Text:

Begin

Describe details of the most crucial issues and elements of the architecture, such as the Timing distribution system, the multi-level Trigger and the hierarchical Data Acquisition and Event Building.

Lecture 3:

Taking as example one of the LHC experiments, describe recent and ongoing work aimed at reaching maturity for the final design and implementation. Such work is also addressing the question: "How far can we go in the use of commodity components?".

Title: Distributed Control Systems

Lecturers: P. Burkimsher and W. Salter, CERN, Geneva, Switzerland

Theme:

The lectures will address the subject of distributed control systems and will show why such systems are important within the CERN environment. After a general introduction to the subject, the domain of experiment controls will be taken as an example to illustrate the use of distributed control systems at the CERN. The lectures will cover many of the technologies employed in a typical distributed control system, both of a standard industrial and of a non-industrial nature. In particular, the lectures will address the use of commercial SCADA systems for the supervisory level. The lectures will highlight the needs of an experiment control system which differ from typical industrial systems and indicate how these influenced the choice of the SCADA system to be used for the LHC experiment control systems. This SCADA system will be used to highlight important features of such systems as well as the basis for the three exercises. Finally, the lectures will also highlight that the selection of tools, such as a SCADA system, can only be a first step in the development of an experiment control system. To stress this the development of a set of LHC experiment specific components, tools and facilities, known as the JCOP Framework, will be discussed.

End

Stated task:
Transcribe everything in the lecture outline from "Describe details of" down to "and Event Building.", word for word.

Records:
Begin

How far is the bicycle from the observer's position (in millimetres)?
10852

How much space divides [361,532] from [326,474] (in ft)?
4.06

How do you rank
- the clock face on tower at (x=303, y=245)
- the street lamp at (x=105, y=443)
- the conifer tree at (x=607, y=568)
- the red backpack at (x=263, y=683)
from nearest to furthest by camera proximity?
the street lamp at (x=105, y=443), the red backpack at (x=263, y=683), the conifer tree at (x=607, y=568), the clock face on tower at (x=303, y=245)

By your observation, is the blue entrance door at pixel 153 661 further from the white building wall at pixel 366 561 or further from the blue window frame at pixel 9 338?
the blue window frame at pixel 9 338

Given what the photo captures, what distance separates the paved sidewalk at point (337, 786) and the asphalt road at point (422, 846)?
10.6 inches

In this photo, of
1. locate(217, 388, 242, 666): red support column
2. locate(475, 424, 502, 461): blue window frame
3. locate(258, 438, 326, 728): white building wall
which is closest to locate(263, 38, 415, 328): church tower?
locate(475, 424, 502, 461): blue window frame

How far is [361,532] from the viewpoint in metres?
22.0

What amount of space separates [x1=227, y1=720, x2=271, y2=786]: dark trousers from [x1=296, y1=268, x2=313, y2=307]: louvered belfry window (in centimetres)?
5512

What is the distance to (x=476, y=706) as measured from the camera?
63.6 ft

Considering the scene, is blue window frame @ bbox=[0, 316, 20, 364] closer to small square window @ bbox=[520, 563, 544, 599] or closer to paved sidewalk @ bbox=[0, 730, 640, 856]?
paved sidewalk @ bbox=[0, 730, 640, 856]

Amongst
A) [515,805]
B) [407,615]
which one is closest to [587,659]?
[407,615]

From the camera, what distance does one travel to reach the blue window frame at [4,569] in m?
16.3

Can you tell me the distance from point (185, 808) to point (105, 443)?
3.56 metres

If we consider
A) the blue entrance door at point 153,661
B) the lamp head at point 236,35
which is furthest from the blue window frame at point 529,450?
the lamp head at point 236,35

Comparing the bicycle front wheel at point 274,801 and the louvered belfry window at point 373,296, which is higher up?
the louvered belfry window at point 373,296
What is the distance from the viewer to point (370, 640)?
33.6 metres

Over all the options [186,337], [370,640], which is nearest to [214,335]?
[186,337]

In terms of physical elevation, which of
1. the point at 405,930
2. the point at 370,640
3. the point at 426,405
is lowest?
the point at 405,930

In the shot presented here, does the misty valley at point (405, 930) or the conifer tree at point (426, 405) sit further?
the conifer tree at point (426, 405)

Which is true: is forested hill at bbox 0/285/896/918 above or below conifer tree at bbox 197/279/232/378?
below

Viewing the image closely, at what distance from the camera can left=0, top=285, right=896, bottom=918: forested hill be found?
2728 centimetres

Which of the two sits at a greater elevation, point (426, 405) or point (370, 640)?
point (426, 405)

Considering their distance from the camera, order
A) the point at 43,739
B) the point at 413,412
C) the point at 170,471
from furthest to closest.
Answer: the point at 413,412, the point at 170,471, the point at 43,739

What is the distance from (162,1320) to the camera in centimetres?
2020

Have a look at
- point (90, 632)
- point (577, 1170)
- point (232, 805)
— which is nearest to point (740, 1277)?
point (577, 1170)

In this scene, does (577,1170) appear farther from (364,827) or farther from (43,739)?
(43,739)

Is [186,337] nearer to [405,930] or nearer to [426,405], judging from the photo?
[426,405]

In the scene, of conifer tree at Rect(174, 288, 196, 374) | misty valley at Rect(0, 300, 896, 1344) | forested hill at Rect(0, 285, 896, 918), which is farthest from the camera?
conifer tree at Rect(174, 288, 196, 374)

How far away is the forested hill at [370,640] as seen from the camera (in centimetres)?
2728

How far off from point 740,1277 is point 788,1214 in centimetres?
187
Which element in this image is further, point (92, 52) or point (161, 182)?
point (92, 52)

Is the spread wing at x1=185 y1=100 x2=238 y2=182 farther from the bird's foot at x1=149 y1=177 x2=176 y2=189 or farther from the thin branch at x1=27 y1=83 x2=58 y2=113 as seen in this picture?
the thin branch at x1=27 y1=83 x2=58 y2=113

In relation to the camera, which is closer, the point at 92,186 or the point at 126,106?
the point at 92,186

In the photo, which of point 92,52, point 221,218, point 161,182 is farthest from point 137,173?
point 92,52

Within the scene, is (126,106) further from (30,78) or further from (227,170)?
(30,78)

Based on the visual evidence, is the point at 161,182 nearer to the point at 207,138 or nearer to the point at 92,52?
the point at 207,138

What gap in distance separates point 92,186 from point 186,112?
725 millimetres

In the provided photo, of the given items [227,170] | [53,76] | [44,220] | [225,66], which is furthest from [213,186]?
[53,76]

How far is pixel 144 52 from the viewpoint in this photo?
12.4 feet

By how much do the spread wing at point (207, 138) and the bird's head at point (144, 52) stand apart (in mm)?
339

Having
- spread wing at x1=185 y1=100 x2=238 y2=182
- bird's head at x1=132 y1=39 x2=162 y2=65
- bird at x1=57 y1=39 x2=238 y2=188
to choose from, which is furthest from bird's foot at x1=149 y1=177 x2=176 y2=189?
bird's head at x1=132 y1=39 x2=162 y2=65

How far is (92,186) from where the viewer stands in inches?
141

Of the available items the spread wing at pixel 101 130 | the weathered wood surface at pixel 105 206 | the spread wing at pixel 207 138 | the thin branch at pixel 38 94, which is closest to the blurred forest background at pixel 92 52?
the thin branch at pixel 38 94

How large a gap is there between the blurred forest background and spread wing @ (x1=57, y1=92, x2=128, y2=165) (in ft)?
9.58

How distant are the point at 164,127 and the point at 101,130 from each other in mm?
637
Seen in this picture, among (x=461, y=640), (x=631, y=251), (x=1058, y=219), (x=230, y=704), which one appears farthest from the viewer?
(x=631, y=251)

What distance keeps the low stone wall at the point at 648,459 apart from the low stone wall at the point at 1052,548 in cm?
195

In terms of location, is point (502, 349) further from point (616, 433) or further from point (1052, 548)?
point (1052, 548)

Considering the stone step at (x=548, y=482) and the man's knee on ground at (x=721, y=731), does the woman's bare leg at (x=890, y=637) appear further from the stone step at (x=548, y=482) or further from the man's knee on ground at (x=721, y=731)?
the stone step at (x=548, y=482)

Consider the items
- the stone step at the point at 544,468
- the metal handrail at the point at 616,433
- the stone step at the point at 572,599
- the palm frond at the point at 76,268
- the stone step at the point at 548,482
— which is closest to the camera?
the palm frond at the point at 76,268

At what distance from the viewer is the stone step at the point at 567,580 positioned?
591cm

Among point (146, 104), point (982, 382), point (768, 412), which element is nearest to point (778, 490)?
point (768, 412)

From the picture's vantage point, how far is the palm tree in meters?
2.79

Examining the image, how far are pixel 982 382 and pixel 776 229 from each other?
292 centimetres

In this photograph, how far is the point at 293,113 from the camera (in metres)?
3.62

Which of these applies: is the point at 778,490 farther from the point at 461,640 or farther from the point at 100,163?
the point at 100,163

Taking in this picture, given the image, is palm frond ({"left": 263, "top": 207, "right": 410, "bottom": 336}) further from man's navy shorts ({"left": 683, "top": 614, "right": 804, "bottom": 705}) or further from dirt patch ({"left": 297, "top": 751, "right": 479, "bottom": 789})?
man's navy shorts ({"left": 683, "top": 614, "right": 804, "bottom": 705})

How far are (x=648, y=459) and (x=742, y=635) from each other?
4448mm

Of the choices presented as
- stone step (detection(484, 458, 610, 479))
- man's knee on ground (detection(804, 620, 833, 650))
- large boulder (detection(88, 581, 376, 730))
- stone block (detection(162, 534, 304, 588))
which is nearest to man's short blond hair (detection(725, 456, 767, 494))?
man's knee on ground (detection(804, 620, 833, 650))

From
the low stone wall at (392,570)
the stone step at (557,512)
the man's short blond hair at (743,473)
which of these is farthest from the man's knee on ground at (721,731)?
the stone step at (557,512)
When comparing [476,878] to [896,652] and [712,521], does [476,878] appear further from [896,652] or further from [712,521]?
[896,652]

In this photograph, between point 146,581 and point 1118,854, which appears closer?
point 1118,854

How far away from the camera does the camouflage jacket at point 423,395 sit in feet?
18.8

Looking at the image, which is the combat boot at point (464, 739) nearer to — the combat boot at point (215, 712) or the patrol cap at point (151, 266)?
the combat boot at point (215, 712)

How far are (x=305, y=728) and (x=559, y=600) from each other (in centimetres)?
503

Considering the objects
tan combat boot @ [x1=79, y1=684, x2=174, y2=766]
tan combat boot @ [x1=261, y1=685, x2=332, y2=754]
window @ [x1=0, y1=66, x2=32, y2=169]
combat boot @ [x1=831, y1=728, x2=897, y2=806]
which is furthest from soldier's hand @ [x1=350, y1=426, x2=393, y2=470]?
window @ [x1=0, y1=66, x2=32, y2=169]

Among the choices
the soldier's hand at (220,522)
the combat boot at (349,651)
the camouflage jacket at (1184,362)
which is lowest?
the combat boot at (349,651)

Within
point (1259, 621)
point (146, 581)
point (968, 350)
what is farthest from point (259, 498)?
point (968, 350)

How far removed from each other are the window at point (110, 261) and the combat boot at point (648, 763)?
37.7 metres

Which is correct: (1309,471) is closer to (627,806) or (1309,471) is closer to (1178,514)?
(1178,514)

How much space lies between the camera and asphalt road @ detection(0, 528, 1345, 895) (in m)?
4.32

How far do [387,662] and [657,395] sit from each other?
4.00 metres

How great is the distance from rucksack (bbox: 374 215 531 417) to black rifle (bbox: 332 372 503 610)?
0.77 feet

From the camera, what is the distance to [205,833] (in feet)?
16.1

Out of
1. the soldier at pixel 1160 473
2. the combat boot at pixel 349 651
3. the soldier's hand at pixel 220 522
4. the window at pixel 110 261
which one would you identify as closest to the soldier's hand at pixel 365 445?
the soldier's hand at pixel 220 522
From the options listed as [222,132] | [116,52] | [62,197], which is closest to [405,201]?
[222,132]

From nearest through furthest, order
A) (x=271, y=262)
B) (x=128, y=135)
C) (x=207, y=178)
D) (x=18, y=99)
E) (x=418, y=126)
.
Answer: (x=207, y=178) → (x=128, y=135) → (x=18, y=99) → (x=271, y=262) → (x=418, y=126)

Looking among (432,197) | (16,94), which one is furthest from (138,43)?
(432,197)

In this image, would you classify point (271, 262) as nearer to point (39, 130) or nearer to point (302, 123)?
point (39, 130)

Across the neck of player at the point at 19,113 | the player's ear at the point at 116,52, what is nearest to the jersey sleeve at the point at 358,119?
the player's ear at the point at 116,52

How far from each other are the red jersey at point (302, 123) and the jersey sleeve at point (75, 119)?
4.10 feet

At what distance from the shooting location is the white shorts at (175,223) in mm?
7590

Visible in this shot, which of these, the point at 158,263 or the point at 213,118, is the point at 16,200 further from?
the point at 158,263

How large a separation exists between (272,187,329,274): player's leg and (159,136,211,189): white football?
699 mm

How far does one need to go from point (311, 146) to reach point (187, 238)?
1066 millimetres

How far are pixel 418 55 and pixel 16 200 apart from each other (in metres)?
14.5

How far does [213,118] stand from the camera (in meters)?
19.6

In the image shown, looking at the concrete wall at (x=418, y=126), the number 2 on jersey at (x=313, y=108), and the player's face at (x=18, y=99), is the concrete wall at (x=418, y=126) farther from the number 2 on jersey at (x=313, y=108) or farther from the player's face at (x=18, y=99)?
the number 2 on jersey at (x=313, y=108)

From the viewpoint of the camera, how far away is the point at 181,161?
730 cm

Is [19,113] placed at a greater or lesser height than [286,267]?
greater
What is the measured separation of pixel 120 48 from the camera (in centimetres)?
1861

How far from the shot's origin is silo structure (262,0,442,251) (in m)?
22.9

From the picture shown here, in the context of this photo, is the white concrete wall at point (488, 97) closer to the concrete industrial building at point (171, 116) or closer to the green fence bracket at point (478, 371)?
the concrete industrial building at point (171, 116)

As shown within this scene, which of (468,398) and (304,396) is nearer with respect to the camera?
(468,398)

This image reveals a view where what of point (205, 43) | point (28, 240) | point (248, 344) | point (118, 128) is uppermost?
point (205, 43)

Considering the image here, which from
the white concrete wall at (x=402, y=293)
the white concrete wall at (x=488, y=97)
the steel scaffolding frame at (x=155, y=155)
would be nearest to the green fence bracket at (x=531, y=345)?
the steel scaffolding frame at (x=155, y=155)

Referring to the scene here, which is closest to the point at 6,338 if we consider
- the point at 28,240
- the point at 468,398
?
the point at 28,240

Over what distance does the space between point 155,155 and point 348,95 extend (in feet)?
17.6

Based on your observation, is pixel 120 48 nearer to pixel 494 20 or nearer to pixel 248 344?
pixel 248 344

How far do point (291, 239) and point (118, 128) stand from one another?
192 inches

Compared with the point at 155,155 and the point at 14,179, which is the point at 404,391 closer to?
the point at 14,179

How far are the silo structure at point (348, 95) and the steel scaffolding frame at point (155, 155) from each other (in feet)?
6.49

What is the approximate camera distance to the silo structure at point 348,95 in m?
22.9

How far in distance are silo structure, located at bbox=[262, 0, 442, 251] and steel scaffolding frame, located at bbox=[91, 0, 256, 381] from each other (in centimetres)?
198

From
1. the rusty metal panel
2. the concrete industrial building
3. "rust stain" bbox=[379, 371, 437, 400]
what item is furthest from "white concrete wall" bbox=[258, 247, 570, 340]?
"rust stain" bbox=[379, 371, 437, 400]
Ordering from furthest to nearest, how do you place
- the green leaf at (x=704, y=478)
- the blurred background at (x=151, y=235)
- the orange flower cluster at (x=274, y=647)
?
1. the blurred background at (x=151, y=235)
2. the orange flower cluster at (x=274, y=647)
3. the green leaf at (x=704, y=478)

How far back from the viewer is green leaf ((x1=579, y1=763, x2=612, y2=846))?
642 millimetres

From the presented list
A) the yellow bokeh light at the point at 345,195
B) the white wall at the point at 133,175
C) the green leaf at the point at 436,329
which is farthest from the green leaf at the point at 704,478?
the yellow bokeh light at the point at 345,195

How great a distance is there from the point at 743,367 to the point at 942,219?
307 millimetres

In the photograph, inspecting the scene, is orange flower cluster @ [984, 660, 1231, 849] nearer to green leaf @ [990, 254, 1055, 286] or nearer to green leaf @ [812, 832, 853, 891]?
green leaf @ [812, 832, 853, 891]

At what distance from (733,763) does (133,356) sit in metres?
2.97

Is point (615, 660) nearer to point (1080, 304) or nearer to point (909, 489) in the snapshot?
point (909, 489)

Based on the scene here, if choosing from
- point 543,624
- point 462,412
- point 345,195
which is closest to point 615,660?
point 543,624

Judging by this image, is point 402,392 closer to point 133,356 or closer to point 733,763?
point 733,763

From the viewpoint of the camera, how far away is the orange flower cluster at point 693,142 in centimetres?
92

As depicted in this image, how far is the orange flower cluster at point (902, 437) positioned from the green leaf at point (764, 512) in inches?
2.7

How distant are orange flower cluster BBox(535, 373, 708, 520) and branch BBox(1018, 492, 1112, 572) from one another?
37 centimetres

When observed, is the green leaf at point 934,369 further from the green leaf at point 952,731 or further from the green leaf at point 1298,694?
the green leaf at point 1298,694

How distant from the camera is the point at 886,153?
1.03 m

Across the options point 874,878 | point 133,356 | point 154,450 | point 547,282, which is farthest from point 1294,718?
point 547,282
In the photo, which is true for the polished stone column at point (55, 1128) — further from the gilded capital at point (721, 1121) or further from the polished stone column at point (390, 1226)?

End

Solution to this exercise:
Describe details of the most crucial issues and elements of the architecture, such as the Timing distribution system, the multi-level Trigger and the hierarchical Data Acquisition and Event Building.